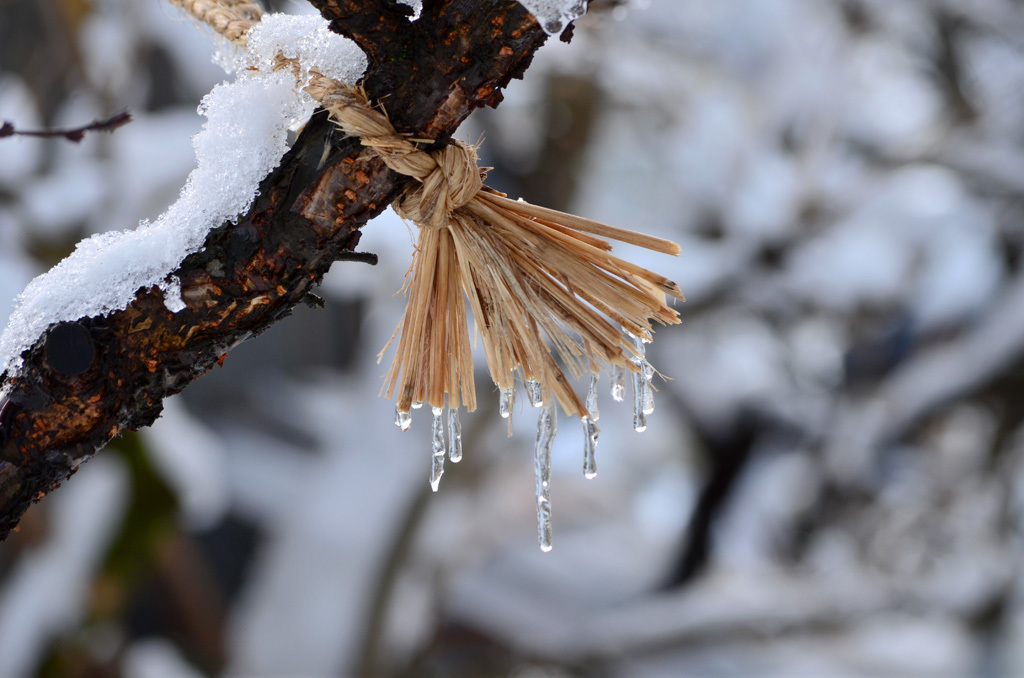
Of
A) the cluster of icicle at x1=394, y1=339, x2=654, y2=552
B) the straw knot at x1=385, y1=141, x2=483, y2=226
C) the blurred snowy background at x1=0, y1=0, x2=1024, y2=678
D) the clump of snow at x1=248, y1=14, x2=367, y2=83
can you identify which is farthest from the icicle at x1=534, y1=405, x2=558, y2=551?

__Goal__. Can you write out the records above again, swapping "clump of snow" for "patch of snow" and changing nothing else? Leave the pictures out.

__Full response__.
Of
A) the cluster of icicle at x1=394, y1=339, x2=654, y2=552
B) the straw knot at x1=385, y1=141, x2=483, y2=226
C) the blurred snowy background at x1=0, y1=0, x2=1024, y2=678
D) the patch of snow at x1=248, y1=14, x2=367, y2=83
can you identify which is farthest from the icicle at x1=534, y1=405, x2=558, y2=551?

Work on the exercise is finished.